Sentiamo spesso parlare delle manipolazioni dei mass media in favore dell’aborto, dell’eutanasia, dell’agenda Lgbt, contro l’obiezione di coscienza e per demonizzare la famiglia naturale. Ma come funzionano esattamente queste manipolazioni? Quali, nel dettaglio, gli stratagemmi impiegati per attuarle? È in questi giorni uscito un libro che, finalmente, si occupa dell’argomento. S’intitola Propagande (La Vela) ed è l’ultima fatica di Giuliano Guzzo, sociologo e firma del quotidiano La Verità e di Notizie Pro Vita. Si tratta di testo che in poco più di 200 pagine – come recita la copertina – sviscera «i segreti e peccati» dei grandi media con un’analisi a tutto tondo, che spazia dalla stampa alla televisione, dai cartoni animati al cinema, dalle serie tv a internet.
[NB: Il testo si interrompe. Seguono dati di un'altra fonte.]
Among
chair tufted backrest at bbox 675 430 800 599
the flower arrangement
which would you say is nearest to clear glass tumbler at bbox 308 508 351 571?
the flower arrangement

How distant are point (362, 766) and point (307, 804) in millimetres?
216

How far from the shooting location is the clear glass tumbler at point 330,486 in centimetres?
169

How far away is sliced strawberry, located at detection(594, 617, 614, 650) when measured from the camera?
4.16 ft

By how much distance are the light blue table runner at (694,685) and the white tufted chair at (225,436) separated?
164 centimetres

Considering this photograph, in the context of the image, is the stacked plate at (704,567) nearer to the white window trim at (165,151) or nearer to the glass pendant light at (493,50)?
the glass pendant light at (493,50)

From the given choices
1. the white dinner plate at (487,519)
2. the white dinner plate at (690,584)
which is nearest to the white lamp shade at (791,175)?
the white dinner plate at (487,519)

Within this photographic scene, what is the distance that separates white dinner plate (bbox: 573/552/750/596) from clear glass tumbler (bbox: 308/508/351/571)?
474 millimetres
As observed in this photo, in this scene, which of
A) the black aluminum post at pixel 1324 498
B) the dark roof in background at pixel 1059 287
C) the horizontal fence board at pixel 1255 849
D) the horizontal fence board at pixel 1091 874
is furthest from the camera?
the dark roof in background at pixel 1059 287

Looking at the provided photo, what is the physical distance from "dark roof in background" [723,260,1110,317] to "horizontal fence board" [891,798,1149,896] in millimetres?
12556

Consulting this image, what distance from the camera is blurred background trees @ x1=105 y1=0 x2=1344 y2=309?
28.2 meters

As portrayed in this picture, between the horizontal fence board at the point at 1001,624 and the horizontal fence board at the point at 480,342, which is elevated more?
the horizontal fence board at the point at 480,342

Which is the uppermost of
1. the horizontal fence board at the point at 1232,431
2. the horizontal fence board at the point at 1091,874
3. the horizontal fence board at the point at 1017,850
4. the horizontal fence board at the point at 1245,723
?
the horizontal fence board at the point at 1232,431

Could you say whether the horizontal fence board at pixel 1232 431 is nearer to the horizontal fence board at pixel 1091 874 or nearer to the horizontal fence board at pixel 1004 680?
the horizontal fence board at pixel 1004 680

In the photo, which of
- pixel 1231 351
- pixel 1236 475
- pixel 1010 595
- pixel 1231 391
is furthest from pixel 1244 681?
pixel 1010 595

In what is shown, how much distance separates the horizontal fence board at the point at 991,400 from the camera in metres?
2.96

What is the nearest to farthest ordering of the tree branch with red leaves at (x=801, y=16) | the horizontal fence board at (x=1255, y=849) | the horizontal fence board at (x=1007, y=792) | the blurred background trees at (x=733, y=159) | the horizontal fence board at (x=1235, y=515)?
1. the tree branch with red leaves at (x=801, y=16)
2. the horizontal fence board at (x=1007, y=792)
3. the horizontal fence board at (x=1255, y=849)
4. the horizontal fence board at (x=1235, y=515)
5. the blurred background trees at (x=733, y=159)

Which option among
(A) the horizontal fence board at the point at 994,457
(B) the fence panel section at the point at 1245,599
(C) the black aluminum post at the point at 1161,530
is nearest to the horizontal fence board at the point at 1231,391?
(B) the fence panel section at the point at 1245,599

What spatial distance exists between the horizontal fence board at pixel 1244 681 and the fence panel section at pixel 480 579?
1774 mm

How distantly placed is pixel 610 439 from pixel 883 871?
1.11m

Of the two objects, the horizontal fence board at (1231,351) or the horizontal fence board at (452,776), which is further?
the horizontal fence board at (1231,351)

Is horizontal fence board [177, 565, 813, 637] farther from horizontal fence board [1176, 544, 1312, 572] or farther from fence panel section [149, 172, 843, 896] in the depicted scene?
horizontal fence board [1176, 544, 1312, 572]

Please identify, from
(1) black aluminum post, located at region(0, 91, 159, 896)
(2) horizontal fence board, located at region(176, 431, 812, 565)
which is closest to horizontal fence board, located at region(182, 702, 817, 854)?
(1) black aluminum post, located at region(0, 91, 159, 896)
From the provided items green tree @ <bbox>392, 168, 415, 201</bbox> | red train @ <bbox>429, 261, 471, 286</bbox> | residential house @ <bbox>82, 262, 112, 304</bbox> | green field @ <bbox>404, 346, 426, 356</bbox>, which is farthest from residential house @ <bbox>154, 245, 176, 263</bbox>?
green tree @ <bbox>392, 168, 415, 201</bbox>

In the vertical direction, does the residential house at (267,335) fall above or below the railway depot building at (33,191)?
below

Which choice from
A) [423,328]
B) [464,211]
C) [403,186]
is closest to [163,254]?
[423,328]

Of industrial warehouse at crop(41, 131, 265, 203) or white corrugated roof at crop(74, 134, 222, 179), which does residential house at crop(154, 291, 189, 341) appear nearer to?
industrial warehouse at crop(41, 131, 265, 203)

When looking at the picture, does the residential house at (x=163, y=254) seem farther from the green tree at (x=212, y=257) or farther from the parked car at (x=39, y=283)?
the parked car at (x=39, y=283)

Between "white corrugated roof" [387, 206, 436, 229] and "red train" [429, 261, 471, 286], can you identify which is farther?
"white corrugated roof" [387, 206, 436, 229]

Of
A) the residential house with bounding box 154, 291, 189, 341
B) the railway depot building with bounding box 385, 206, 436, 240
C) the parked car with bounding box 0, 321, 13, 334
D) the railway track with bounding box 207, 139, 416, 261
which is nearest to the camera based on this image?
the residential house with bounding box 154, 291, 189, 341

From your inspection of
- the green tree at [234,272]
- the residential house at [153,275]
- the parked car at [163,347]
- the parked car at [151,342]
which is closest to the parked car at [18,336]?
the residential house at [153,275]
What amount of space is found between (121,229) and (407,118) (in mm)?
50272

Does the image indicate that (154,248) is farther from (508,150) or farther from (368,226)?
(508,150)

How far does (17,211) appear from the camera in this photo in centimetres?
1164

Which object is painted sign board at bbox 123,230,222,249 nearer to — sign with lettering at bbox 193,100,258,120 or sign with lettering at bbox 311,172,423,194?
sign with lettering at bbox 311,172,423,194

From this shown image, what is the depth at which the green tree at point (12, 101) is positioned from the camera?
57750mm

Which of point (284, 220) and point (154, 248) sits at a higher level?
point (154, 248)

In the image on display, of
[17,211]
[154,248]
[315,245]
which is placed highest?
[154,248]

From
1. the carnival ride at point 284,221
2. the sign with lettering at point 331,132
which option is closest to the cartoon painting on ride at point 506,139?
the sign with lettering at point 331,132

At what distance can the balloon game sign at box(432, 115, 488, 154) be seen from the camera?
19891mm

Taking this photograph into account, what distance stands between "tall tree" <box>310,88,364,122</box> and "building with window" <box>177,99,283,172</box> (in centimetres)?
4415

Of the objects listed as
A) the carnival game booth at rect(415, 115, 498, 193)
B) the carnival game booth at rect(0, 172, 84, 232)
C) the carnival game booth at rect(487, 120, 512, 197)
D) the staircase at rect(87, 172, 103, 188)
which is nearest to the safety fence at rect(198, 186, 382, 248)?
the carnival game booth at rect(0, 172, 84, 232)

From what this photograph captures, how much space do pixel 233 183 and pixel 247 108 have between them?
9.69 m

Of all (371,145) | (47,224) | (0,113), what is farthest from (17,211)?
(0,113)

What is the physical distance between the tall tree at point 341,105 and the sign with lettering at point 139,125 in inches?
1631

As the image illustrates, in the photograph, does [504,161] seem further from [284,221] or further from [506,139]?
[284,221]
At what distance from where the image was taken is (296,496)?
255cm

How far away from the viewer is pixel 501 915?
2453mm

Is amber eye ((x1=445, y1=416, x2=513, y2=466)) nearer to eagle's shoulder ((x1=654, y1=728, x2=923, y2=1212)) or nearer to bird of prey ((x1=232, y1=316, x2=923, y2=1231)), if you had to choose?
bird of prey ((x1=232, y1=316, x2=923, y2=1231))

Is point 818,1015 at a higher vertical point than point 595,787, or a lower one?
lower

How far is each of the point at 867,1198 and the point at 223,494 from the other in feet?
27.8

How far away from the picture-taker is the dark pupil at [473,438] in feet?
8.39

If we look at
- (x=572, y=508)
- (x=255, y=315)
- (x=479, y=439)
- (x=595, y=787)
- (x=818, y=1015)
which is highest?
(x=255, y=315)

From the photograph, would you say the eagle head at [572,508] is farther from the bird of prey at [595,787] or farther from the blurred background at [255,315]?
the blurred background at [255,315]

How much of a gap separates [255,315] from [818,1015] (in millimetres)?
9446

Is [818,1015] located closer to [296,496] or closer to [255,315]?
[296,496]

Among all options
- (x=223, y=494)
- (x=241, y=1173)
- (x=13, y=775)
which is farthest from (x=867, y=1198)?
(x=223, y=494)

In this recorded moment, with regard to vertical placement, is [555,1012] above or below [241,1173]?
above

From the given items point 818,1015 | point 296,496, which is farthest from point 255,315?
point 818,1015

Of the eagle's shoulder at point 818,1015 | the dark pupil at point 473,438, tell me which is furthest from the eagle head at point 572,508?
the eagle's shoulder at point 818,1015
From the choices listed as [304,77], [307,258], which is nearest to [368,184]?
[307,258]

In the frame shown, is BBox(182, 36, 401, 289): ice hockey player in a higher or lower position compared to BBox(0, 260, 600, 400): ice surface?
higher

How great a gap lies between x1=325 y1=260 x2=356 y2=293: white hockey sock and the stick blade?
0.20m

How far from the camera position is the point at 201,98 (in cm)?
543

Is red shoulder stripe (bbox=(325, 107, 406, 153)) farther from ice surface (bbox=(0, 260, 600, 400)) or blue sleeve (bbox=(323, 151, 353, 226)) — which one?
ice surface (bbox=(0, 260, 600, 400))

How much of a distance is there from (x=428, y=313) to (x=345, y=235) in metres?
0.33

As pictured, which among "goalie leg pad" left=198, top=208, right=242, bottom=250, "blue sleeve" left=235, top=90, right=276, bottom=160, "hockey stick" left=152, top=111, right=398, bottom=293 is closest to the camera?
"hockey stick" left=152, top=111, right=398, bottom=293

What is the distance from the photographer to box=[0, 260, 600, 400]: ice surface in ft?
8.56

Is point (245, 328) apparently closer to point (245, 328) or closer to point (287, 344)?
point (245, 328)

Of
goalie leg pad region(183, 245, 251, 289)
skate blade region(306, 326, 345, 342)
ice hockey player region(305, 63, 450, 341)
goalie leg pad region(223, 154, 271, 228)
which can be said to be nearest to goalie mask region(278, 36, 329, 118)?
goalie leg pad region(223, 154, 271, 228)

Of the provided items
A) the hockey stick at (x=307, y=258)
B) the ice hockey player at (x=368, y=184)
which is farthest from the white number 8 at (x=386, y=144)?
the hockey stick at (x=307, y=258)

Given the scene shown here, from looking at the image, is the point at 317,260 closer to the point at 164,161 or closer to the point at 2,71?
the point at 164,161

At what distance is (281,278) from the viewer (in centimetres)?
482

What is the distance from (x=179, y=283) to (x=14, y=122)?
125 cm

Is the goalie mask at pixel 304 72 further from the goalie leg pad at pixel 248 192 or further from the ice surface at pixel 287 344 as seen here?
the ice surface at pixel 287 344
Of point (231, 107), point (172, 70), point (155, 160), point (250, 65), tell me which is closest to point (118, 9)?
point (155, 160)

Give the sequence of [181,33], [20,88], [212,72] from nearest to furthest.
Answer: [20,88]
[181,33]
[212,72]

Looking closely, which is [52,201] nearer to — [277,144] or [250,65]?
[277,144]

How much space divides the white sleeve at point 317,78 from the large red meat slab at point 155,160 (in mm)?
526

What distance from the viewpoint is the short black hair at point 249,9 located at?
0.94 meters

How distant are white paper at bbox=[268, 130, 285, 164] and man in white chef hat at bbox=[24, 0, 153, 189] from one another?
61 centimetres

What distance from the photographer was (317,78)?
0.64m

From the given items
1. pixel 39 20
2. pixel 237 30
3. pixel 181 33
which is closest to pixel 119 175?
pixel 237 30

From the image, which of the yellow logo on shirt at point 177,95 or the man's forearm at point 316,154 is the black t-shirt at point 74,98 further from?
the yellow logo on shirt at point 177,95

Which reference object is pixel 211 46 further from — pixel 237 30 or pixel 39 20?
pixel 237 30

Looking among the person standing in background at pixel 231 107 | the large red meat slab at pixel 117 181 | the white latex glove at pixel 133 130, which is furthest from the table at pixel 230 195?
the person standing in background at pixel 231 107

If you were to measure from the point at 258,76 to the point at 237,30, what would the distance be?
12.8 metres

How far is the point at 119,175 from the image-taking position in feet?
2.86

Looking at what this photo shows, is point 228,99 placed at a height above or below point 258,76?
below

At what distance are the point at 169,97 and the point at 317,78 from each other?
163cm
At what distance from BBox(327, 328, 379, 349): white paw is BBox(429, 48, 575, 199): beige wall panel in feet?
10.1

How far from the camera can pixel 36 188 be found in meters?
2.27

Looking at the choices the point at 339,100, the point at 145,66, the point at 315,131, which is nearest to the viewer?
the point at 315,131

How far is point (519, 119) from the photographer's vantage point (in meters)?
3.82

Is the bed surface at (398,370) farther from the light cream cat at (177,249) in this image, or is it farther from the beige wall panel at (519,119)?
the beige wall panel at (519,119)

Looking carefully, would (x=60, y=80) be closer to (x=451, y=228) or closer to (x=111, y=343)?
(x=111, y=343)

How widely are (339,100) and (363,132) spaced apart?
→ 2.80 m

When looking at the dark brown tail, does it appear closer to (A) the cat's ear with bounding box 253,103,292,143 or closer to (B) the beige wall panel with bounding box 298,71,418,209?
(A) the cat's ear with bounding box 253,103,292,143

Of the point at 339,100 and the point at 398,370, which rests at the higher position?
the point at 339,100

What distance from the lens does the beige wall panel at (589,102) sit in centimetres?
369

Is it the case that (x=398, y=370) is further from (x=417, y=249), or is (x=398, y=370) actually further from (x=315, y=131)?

Il testo è articolato in capitoli molto diversi tra loro, ciascuno dei quali mette a fuoco un determinato tema. Prima però d’iniziare la propria indagine sulle manipolazioni, l’autore si chiede: esiste un effettivo potere di persuasione occulta da parte degli organi di informazioni, della radio o della televisione? A questa domanda viene data una risposta diretta e immediata, con degli esempi. E non è un caso. Sì, perché il libro – assai scorrevole e molto diverso dalla classica, complessa analisi dei media – è anzitutto basato su questo: esempi, aneddoti, retroscena. Curiosità probabilmente poco note agli stessi giornalisti e sicuramente sconosciute al grande pubblico. Il risultato è un libro avvincente, che denuncia le manipolazioni di alcuni a difesa della libertà di pensiero di tutti.

Ciò nonostante, merita di essere sottolineato un aspetto per nulla banale, anzi chiave, e cioè che Propagande non è affatto un testo complottista – ciascuna pagina è costellata di nomi, date, fonti senza allusioni dietrologiche – e neppure, sorprendentemente, pessimista. Guzzo infatti non crede all’onnipotenza dei media militanti, dei quali, anzi, racconta anche delle sconfitte clamorose. Sembra piuttosto animato dalla convinzione che alle manipolazioni dei media esista un rimedio, che si chiama studio. Approfondimento. Ricerca. La stessa ricerca che a ben vedere ispira tutto questo volume, a tratti inquietante (per esempio dove racconta la propaganda pro pedofilia), ma in fondo sempre dominato da una incrollabile speranza. La speranza che, alla fine, non saranno i burattinai dell’informazione ad avere la meglio.

Decisamente emblematiche sono, a questo riguardo, le parole dell’Autore quando ricorda che oggi «le notizie non vanno solo apprese. Sarebbe troppo semplice. Vanno anche esaminate. È un esercizio impegnativo ma salutare, fidatevi». «Che lo si ammetta o no», continua Guzzo, «la manipolazione dell’informazione è difatti già presente ovunque: sul quotidiano che per primo leggiamo al mattino, nei titoli del telegiornale, sul più cliccato sito Internet, annidata fra le pieghe della trama del film del momento. Spetta anzitutto a noi, che spesso ne siamo inconsapevoli bersagli, fare attenzione e tenere alta la guardia. Perché sì, per tutte le cose la verità esiste e, nonostante tutto, resiste. Ma non deve essere mai data per scontata» (p.20). A quanti non si sentono rappresentati dai media progressisti non resta dunque che leggere Propagande, un’arma cartacea ma non per questo meno potente contro la cultura dominante.